Response to Weaknesses/Questions

Q1/Q2: … why is the model trained locally? … If the client could train the model by themselves, why do they do inference locally?

• DCT-CryptoNets employs a practical approach to private inference by performing model training locally on plaintext data. This strategy is motivated by the significant computational overhead associated with homomorphic training, which remains a challenging research area. Given that FHE-based inference on a single image can take several minutes, training a large model directly in the encrypted domain would be prohibitively time-consuming, potentially requiring weeks or even months.

• However, this local training approach aligns well with the paradigm of inference model as a service (MLaaS), where a company or organization leverages its own secure infrastructure to train a model. The trained model is then encrypted and deployed in a potentially less trusted environment, such as the cloud, to provide private inference services to users. This separation of training and inference not only addresses the current limitations of homomorphic training but also enhances the practicality of deploying privacy-preserving models in real-world settings, ensuring both model confidentiality and user data privacy.

Q3: If they want to deploy the encrypted model on the cloud for other clients as a service. How is the key management solved?

• We appreciate you raising this important consideration. In many private inference applications utilizing FHE, both a secret key and evaluation key are generated. The evaluation key can be seen as a specific type of public key which can be used to run a trained fully homomorphic encrypted neural network (FHENN). This approach ensures that only the user possessing their own secret key can decrypt their results:

• Steps:

  1. A trained FHENN is deployed to the cloud server.

  2. User requests the FHENN cryptographic parameters. Once received they generated both the secret and evaluation keys locally. Each client would therefore have their own secret key.

  3. User sends the evaluation key along with their encrypted inputs to the server.

  4. Server runs private inference with the users’ evaluation key and encrypted inputs. Then sends encrypted results back to the user.

  5. User then decrypts the results with their secret key.

• We have included more detail in a pre-existing appendix section (Section A.2) which elaborates on these questions.

Dear EoRi,

We hope that you're doing well. Thank you again for your careful consideration of this work. As the discussion period is coming to an end, we are curious to know if our clarifications and additions to the manuscript have sufficiently addressed your questions. We welcome any further questions or discussions you may have!

Best, Authors

Dear SG3z,

Thank you for your thoughtful review. We particularly appreciate your understanding of the key strengths of our approach. We would like to point out a potential typo and clarify that our method employs TFHE. Besides this, we hope that the following answers the questions that you had regarding our work:

Response to Questions

Q1: Are there any special scaling or normalization techniques that need to be considered when considering the YCrCb color space components of an image?

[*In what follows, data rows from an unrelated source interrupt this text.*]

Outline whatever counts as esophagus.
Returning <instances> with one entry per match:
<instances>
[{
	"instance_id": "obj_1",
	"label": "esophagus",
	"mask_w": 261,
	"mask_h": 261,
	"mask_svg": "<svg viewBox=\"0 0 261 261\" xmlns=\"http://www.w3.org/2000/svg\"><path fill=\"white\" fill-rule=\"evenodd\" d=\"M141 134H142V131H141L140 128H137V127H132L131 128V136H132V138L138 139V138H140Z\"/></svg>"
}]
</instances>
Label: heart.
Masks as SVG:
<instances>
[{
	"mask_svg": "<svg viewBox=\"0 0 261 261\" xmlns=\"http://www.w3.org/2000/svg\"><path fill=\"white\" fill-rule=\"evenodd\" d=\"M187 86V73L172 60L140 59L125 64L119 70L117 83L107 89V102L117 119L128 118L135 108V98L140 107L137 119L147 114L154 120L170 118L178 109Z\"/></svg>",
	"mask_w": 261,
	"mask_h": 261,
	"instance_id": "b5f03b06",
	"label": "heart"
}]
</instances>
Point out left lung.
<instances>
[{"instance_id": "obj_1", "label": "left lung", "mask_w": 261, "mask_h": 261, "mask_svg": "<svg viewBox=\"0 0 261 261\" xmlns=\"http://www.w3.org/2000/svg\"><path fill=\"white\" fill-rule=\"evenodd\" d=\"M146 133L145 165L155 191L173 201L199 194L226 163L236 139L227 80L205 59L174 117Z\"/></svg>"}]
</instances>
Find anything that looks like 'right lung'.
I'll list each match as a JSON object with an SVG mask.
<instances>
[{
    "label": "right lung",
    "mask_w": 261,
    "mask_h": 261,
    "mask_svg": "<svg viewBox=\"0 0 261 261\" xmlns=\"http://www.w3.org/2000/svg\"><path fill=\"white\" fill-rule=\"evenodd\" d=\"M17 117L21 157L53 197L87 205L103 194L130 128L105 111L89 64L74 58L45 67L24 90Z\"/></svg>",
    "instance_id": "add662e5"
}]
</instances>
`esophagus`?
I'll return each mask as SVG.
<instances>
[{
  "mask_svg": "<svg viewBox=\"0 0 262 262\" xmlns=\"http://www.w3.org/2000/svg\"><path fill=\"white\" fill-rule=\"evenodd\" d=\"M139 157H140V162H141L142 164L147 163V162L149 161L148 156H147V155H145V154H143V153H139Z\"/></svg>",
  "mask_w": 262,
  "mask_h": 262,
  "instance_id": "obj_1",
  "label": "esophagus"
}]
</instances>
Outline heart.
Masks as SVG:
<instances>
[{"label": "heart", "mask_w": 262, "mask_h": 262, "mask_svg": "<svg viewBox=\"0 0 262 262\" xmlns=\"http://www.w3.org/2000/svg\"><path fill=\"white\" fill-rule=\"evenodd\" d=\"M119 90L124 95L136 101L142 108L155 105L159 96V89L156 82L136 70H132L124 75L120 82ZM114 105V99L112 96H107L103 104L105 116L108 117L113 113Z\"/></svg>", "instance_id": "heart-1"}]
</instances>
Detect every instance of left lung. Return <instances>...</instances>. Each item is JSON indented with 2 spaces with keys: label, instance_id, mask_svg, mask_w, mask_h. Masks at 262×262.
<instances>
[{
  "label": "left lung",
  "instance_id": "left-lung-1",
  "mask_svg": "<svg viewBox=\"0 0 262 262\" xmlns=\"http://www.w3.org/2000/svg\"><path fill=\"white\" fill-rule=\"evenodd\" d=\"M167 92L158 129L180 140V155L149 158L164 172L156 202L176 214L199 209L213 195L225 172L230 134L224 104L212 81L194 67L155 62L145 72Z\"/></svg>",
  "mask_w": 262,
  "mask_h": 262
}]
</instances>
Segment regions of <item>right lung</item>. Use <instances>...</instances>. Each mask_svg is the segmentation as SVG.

• Indeed, normalization is necessary when working with DCT coefficients, just as it is for other image representations. We follow the standard practice of normalizing the tensors using the mean and variance calculated from the full training dataset. However, since pre-computed mean and variance values for DCT coefficients on benchmark image datasets are not readily available, these statistics need to be calculated beforehand.

• This normalization was not explicitly mentioned in the “Methodology” text but can be seen in the last step of the “DCT Encoding” section in Figure 2. This is also most evident in the provided anonymous code repository.

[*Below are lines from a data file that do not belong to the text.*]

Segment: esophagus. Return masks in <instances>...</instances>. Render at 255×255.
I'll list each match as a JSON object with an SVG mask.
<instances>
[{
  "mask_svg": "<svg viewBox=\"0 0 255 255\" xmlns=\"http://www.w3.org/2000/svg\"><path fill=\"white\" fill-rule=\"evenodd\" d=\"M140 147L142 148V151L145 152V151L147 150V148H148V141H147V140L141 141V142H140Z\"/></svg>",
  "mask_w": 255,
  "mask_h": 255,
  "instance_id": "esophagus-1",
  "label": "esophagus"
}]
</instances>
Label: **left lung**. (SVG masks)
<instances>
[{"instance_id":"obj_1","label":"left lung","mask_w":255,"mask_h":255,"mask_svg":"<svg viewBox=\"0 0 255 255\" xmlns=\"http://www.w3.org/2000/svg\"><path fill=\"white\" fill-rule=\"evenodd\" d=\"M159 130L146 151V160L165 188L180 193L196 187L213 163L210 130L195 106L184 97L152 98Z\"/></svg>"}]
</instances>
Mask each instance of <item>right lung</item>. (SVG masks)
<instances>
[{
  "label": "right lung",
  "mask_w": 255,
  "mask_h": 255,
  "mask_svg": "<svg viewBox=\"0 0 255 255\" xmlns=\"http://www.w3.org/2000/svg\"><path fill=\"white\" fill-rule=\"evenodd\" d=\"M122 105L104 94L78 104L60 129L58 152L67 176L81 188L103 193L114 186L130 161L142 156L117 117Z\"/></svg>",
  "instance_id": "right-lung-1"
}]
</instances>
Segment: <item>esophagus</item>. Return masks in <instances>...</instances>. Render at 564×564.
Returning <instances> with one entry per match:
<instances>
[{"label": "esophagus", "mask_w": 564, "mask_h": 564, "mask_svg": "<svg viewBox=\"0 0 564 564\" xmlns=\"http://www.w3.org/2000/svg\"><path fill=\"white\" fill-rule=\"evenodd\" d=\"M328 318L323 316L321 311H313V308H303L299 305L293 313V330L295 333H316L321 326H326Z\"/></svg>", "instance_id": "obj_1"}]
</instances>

Q2: Can GPUs be used to any advantage in this approach?

• GPUs can in fact be leveraged to accelerate DCT-CryptoNets. Recent advancements in FHE libraries, such as the introduction of GPU support in Concrete-ML v1.7.0 (released Sept. 2024), are already demonstrating the potential for latency improvements. While initial benchmarks show a 1-2x speedup, we anticipate even greater gains as these libraries mature and incorporate further optimizations. This aligns with existing research showcasing substantial speedups (up to 20x or more) for TFHE on GPUs [1, 2].

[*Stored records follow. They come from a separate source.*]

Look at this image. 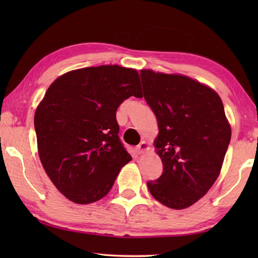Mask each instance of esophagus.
Here are the masks:
<instances>
[{"mask_svg":"<svg viewBox=\"0 0 258 258\" xmlns=\"http://www.w3.org/2000/svg\"><path fill=\"white\" fill-rule=\"evenodd\" d=\"M149 149H150L149 144H147L145 141H143V142H141L138 146H136V153H138V154H143V153H145Z\"/></svg>","mask_w":258,"mask_h":258,"instance_id":"obj_1","label":"esophagus"}]
</instances>
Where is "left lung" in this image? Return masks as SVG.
<instances>
[{"mask_svg":"<svg viewBox=\"0 0 258 258\" xmlns=\"http://www.w3.org/2000/svg\"><path fill=\"white\" fill-rule=\"evenodd\" d=\"M144 98L154 112V142L163 173L147 182L156 201L174 210L193 205L220 175L231 141L223 102L211 87L187 76L142 70Z\"/></svg>","mask_w":258,"mask_h":258,"instance_id":"8db88e82","label":"left lung"}]
</instances>
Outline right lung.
Returning <instances> with one entry per match:
<instances>
[{
  "label": "right lung",
  "instance_id": "1",
  "mask_svg": "<svg viewBox=\"0 0 258 258\" xmlns=\"http://www.w3.org/2000/svg\"><path fill=\"white\" fill-rule=\"evenodd\" d=\"M142 97L136 70L101 65L71 71L48 87L34 115L38 155L52 183L76 204L103 199L132 157L116 111Z\"/></svg>",
  "mask_w": 258,
  "mask_h": 258
}]
</instances>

• Furthermore, initiatives like the DARPA DPrive program, focused on developing dedicated homomorphic hardware accelerators, hold the promise of even more dramatic latency improvements (up to 1,000x). We believe that hardware acceleration, both through GPUs and specialized hardware, will be crucial for the widespread adoption of privacy-enhancing technologies like fully homomorphic encrypted neural networks (FHENNs).

Q3: Are there any privacy preservation guarantees or "leakage" guarantees that could be developed around this approach. (I realize this may be challenging mathematically.)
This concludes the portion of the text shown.